The Mountain Elder Wisdom Project focuses on western North Carolina. We are now recording the skills and contributions of elders from the Scott-Irish, African-American, and Cherokee communities. The Center for Cultural Preservation and its predecessor organization, the Center for Yiddish Culture, have a documented record of more than twenty years of developing, administrating, and promoting cultural programs such as concerts, festivals, forums, film screenings, the publication of 13 books, and completion and the broadcasting of two PBS films.
We live in a world of constant activity, technological breakthroughs, and change. Yet we seem to be less happy, less connected to our community, and less self-sustaining than ever in our history. Yet there was a time not long ago in our own community when people lived connected to the land, connected to community and more resilient to issues that might affect the larger community. That knowledge still exists if we seek it out. The Center for Cultural Preservation and its predecessor organization, the Center for Yiddish Culture have worked for over twenty years to tell the stories of our elders throughout the Americas including the heritage experience of Native Americans, African-Americans, Jews, Scots-Irish, Cuban and many more.
The more we learn about the rich tapestry of cultural legacies in America, the deeper the well we can all tap that will enrich our lives and help us better connect to the unending thread of our ancestor’s wisdom.
Volunteers are the lifeblood of many nonprofits, none more so than the Center for Cultural Preservation.

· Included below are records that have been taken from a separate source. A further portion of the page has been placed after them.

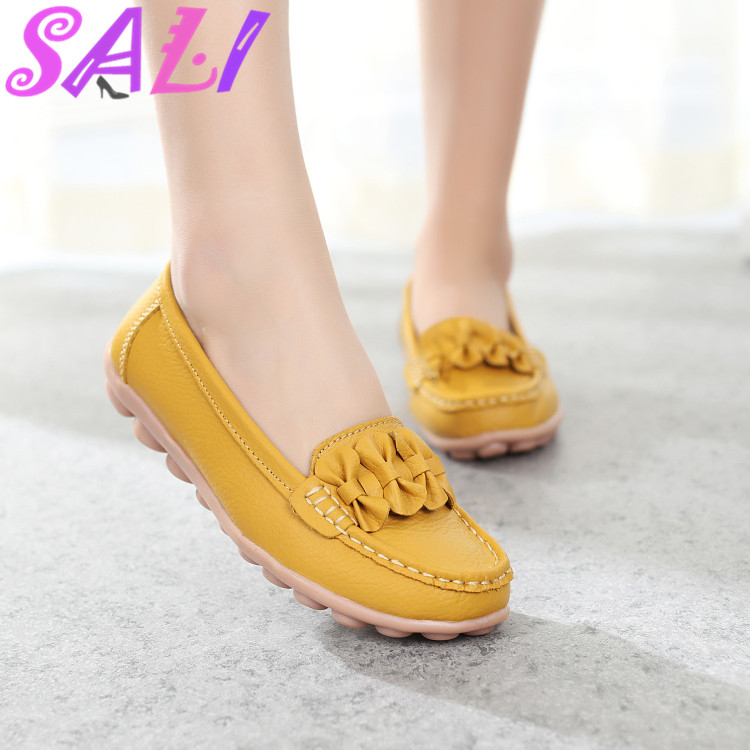 13 colors Spring Maternity shoes leather shoes Peas shoes large size shoes non-slip soft bottom shallow mouth single shoes work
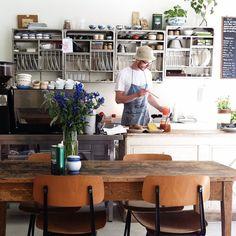 atelier september :: copenhagen ~ zo'n rek boven het aanrecht en zo'n bos bloemen op tafel <3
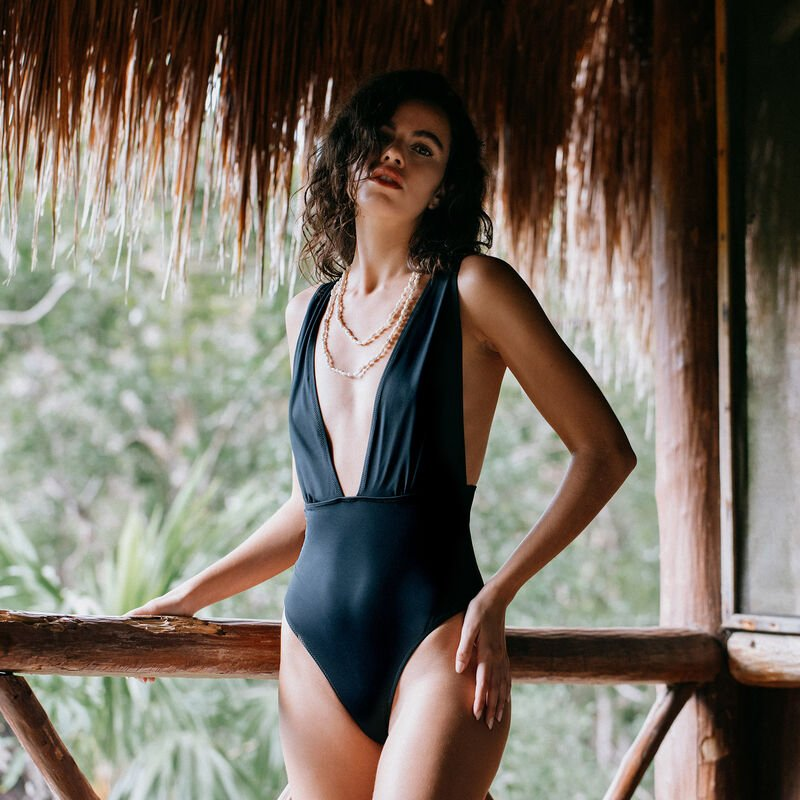 one-piece plunging neckline swimsuit - black;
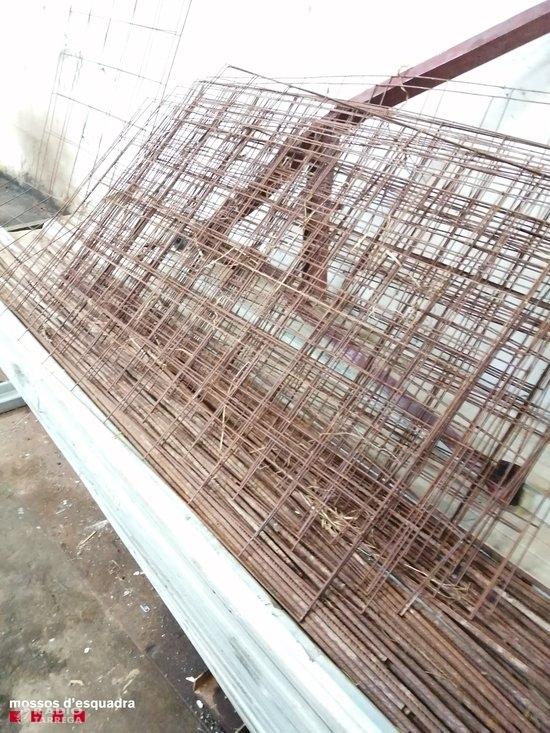 Un detingut per robar 800 quilos de ferro d'un hort a Bellpuig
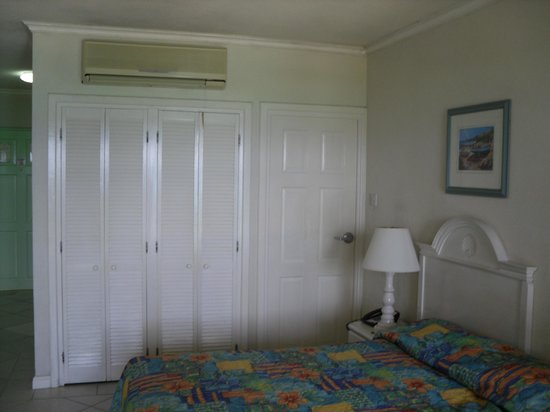 Coral Mist Beach Hotel: Bedroom with aircon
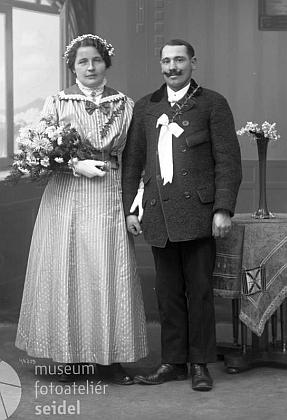 Její otec Kajetan Rembs a maminka Johanna, roz. Mochtyová, nasvatebnífotografii z ateliéru Seidel sdatem 20. listopadu 1917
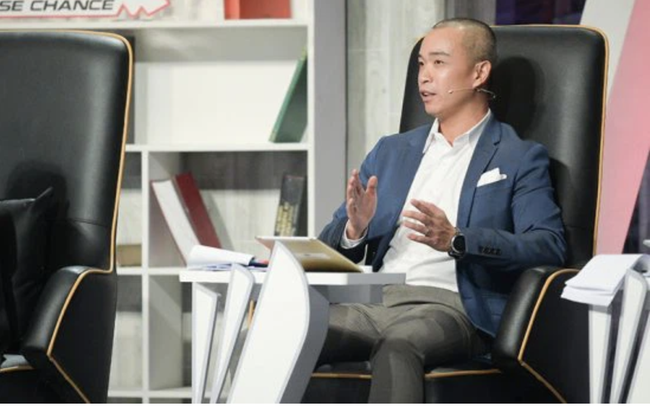 CEO Shopee Việt Nam nói về thử thách 'thăng cấp': Bạn có làm việc được với người mình ghét không? - Ảnh 1.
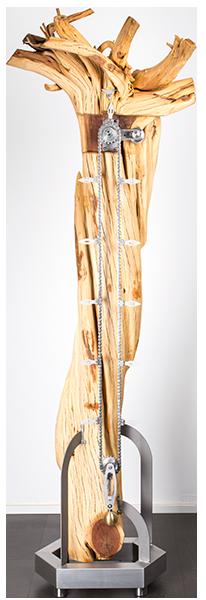 Designuhr aus Holz und Wurzeln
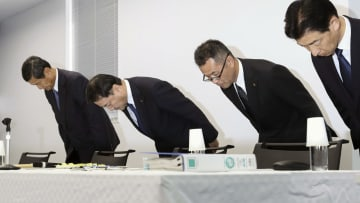 新幹線のぞみの台車に亀裂が見つかった問題を巡り記者会見し、謝罪する川崎重工業の金花芳則社長(左から2人目)ら=28日午後、神戸市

By connecting with the elder wisdom of our community, recording the history and heritage that connected our community for hundreds of years, we can learn the lessons our elders have to teach and reclaim the self-reliance and happiness we so urgently need.
Volunteers assist with oral histories, transcribing interviews, audio and video editing, assisting shoots, and more. If you love history, and want to better understand the fabric of our community, we need YOU. Contact us today to let us know how you can assist. Training sessions are held periodically to teach oral history method and more.
The Center for Cultural Preservation and its predecessor organization, the Center for Yiddish Culture, are run by Executive Director David Weintraub with more than twenty years of experience developing, administrating and promoting cultural programs that include concerts, festivals, forums, film screenings, colloquiums, and more. In addition to publishing 13 books he has produced over three dozen films, many of which have appeared at film festivals around the world and on PBS stations throughout the country. Weintraub is also the director of Weintraub Films a boutique documentary film production company.